1) Who gave Elgar's v.c. first in public?
2) When and where did Heifetz made his very first recordings?
3) What was Szigety's real surname?
4) Who was a Hubay's pupil that became a famous orchestra conductor?
5) And who was another Hubay's pupil that wrote an extremely famous short piece
for violin and piano, his one and only known work that any violinist has recorded at least once?
Enjoy..


----------



## Manuel

4. Eugene Ormandy.


----------



## Manuel

1. Kreisler?


----------



## opus67

1.Elgar himself...just a guess


----------



## oisfetz

No, it was Kreisler. Pity he never recorded it inmediately.
And yes, it was Jeno Blau (Eugene Ormandy).There's a CD with some of his violin recordings. (I don have it)


----------



## Manuel

oisfetz said:


> No, it was Kreisler. Pity he never recorded it inmediately.

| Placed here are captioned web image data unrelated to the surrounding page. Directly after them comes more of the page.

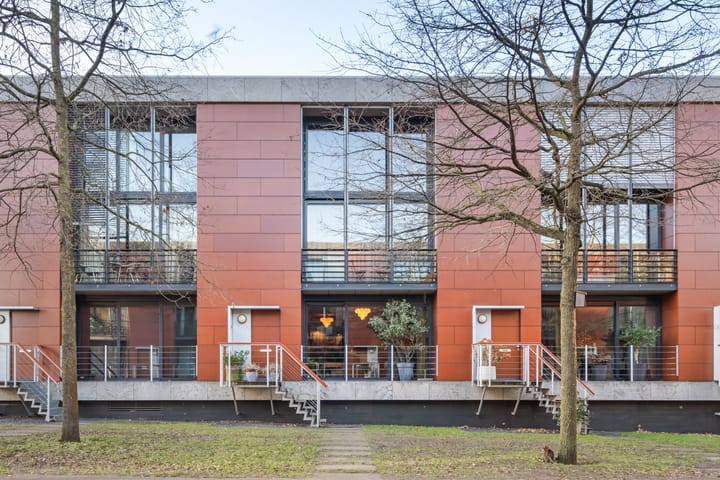 Foto 5 van Coulissen 169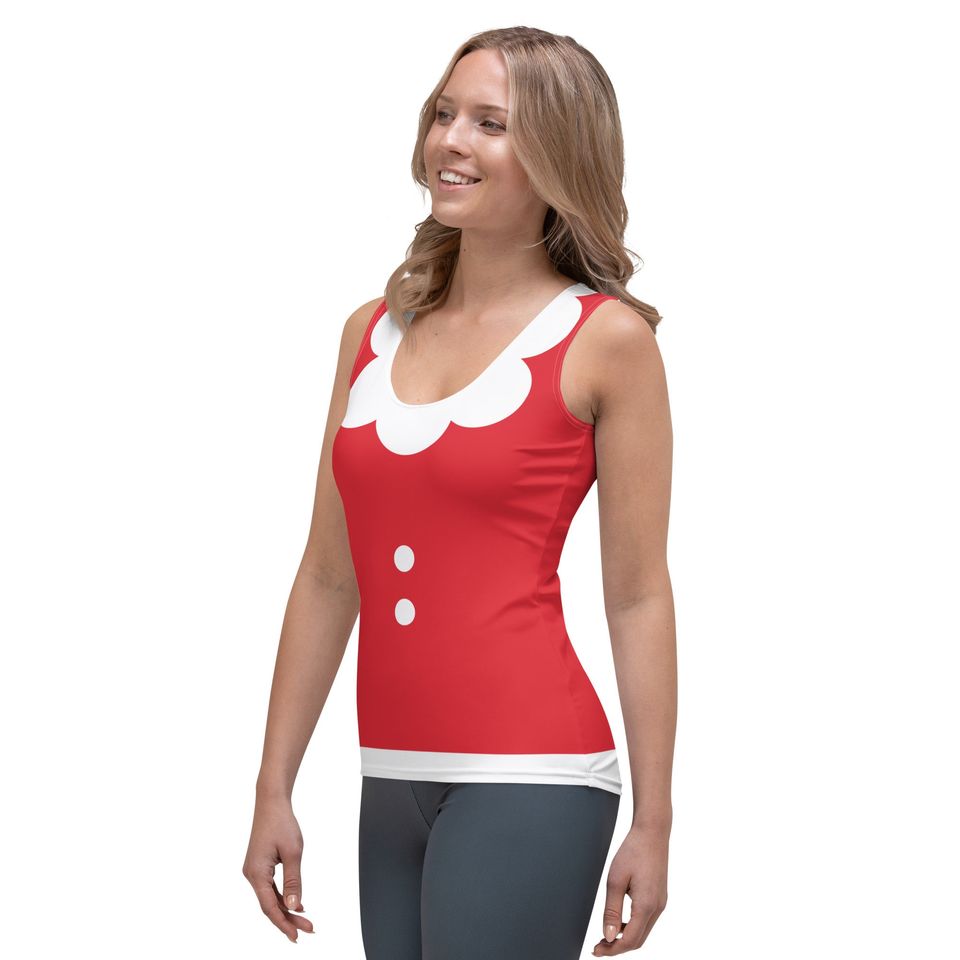 Mini Tank Top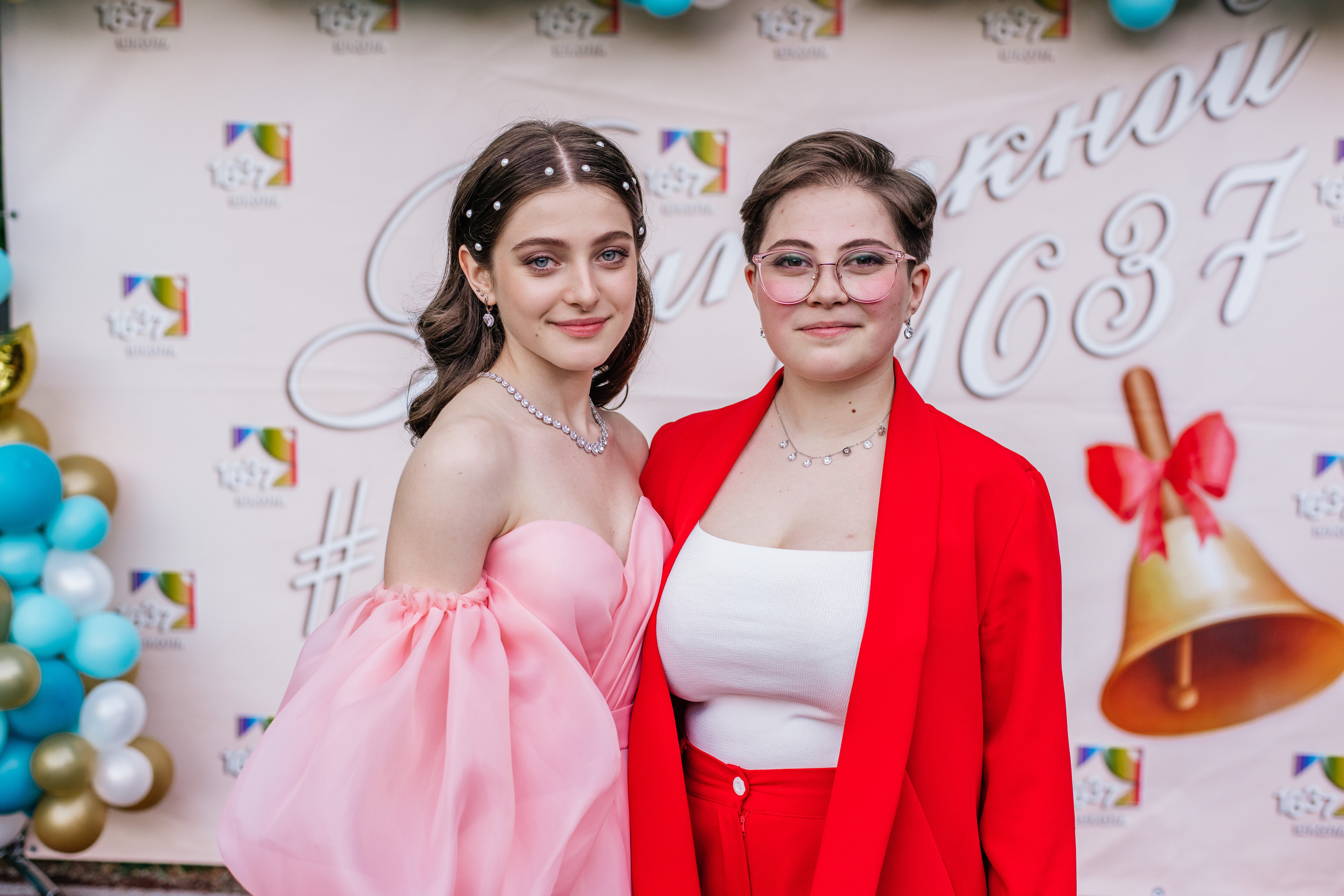 Фотосессия улица. Выпускные альбомы в Подольске Москве и МО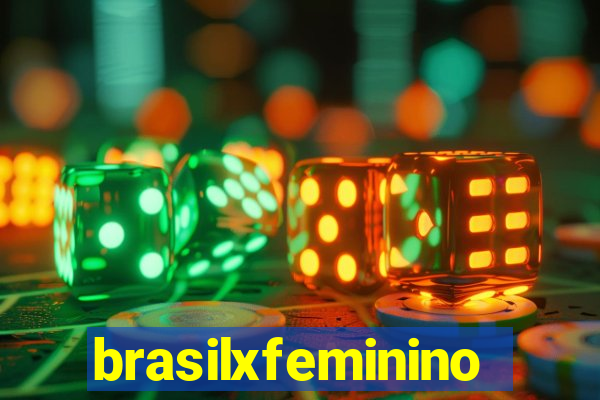 brasilxfeminino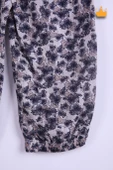 Babyhola %100 Pamuk 1-4 Yaş Kız Çocuk Jogger Tek Alt Pantolon 12784 - 8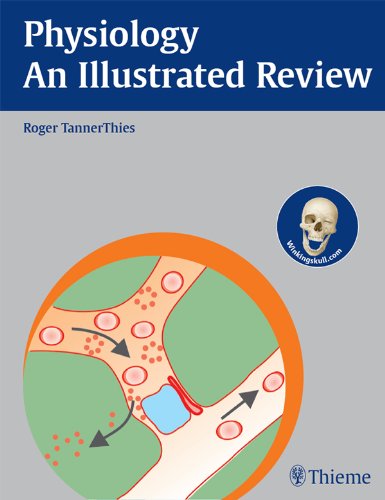 Download Physiology - An Illustrated Review (Thieme Illustrated Reviews)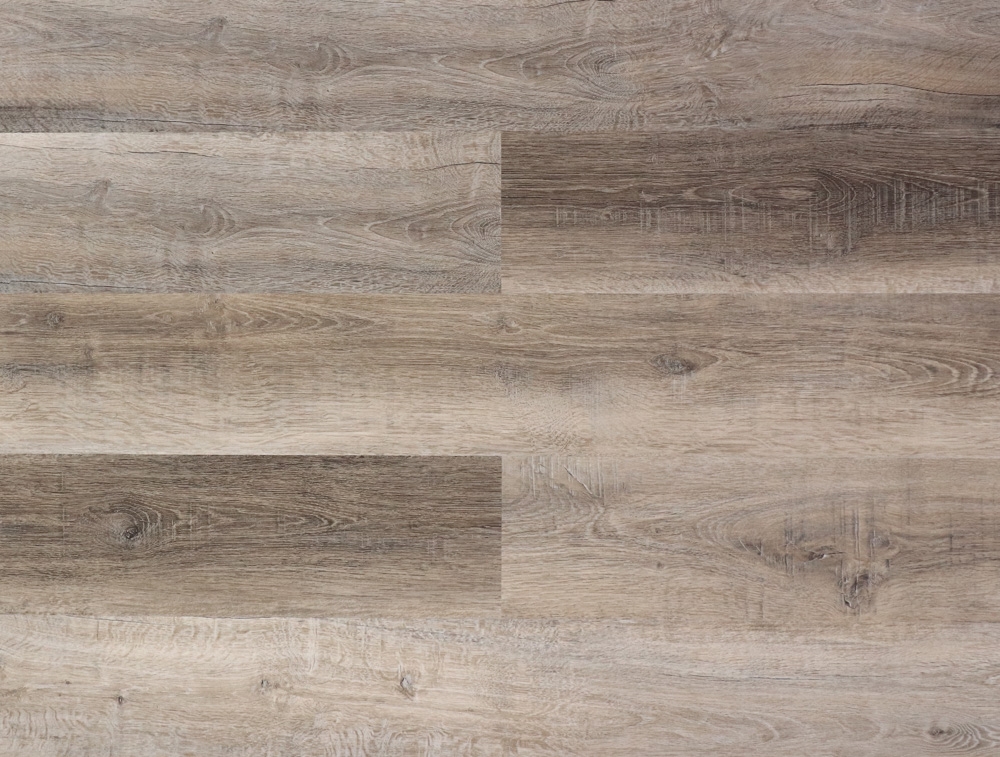 Кварцвиниловая плитка CronaFloor Alpha Дуб Мюнхен А 102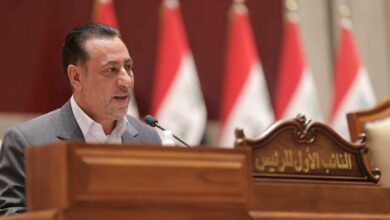 الزاملي يدعو إلى إنصاف عوائل الشهداء والمضحين 2 4FC27875 674B 452E 9D4D F99449103DA9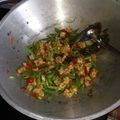 Cooksnap dari Fany Eldiana Wijaya untuk resep Tumis buncis&tempe bumbu uleg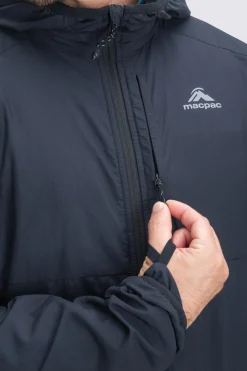 Macpac Climbing> Men'S Pisa Hooded Fleece Jacket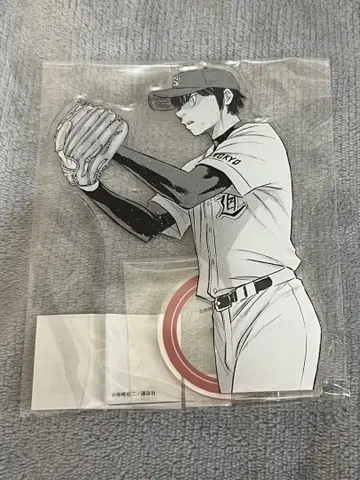 다이아의 A 사와무라 에이준 아크릴 스탠드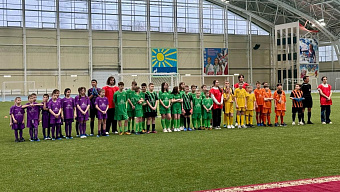 В Саранске стартовал «Чемпионат Победителей»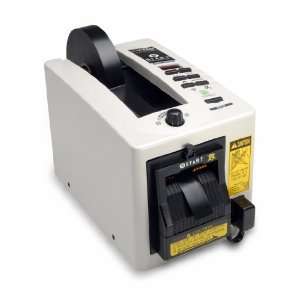 START International ZCM2200K Electronic Tape Dispenser with Safety 
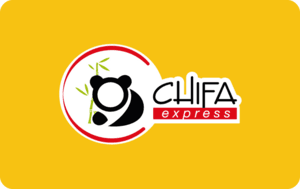 CHIFA Express gift card for Peru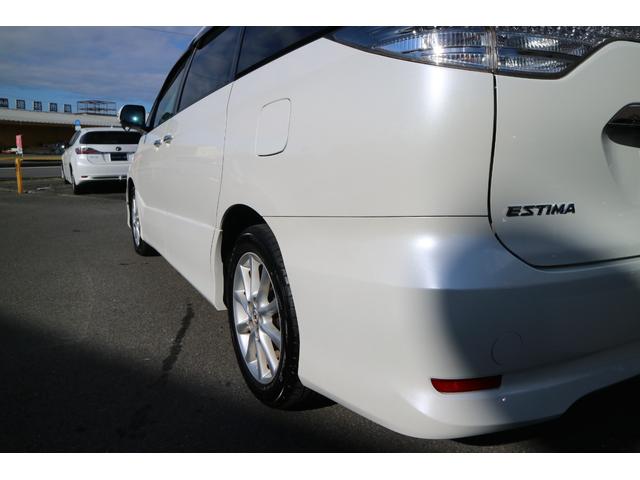TOYOTA ESTIMA AERAS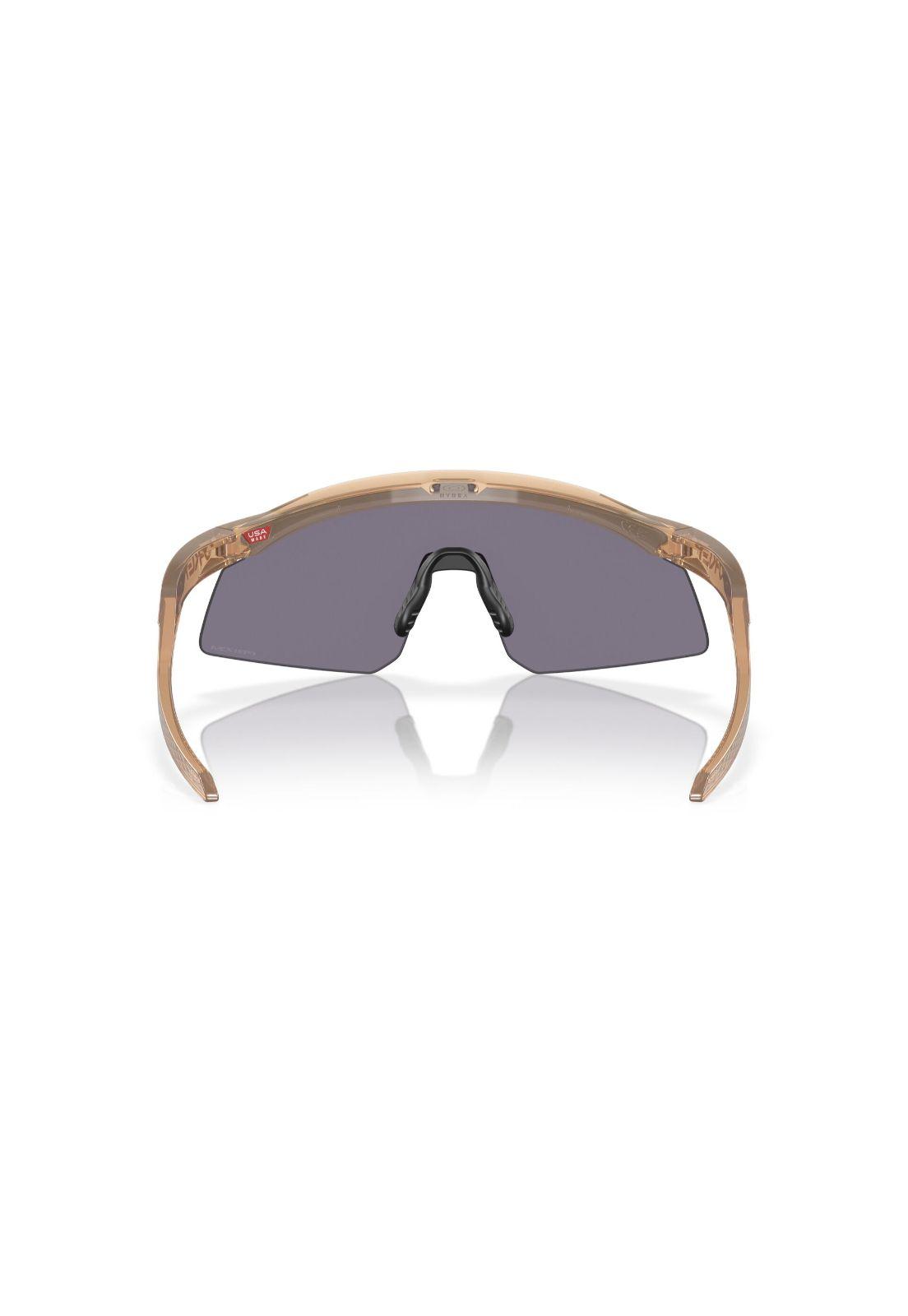 Lentes de Sol Hydra Prizm Grey Oakley OO9229922914-3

Why would they hire him for the job, if they had their own English-Kreisler?


----------



## opus67

And who was that?


----------



## Manuel

Albert Sammons, of course.


----------



## oisfetz

Kreisler's Elgar first play was in 1910. Sammons didn´t recorded it until 1929.
Kreisler should have recorded it. In 1910 he had his full technique. A sad lost
opportunity.And it would have been the very first recording.


----------



## oisfetz

OK, what about the other 3?


----------



## Manuel

oisfetz said:


> 2) When and where did Heifetz made his very first recordings?


Russia?



oisfetz said:


> 3) What was Szigety's real surname?


Singer



oisfetz said:


> 5) And who was another Hubay's pupil that wrote an extremely famous short piece
> for violin and piano, his one and only known work that any violinist has recorded at least once?


Dinicu?


----------



## oisfetz

Very well Manuel! iu deserv a primium!. Very few know that Dinicu had an "academic"
formation on violin with Hubay, and for a while was concertino of the Bucarest SO, before
forming his own gipsy group and began to make good money. Heifetz hear him playing
his Hora Stacatto on some caffé, and at once demand to get the sheet. The rest is history.
But if you listen to Dinicu playing it, you'll learn what a real gipsy style is, and how
that píece should be played.


----------



## Manuel

oisfetz said:


> But if you listen to Dinicu playing it, you'll learn what a real gipsy style is, and how
> that píece should be played.


I remember you broadcasted various pieces by Dinicu in your radio program some years ago. I taped them then.


----------



## Delicious Manager

1. Fritz Kreisler, 10 November 1910
2. Russia, 1910-11
3. Josef Singer
4. Eugene Ormandy
5. Vittorio Monti


----------



## oisfetz

Hossana!. At the ninth month, it resurrect!
Anybody want to enlarge it with his own quizz?


----------



## YsayeOp.27#6

Delicious Manager said:


> 1. Fritz Kreisler, 10 November 1910
> 2. Russia, 1910-11
> 3. Josef Singer
> 4. Eugene Ormandy
> 5. Vittorio Monti


LOL. With the exception of the year of Heifetz' first recordings, all the answers had already been provided.



Delicious Manager said:


> 5. Vittorio Monti


----------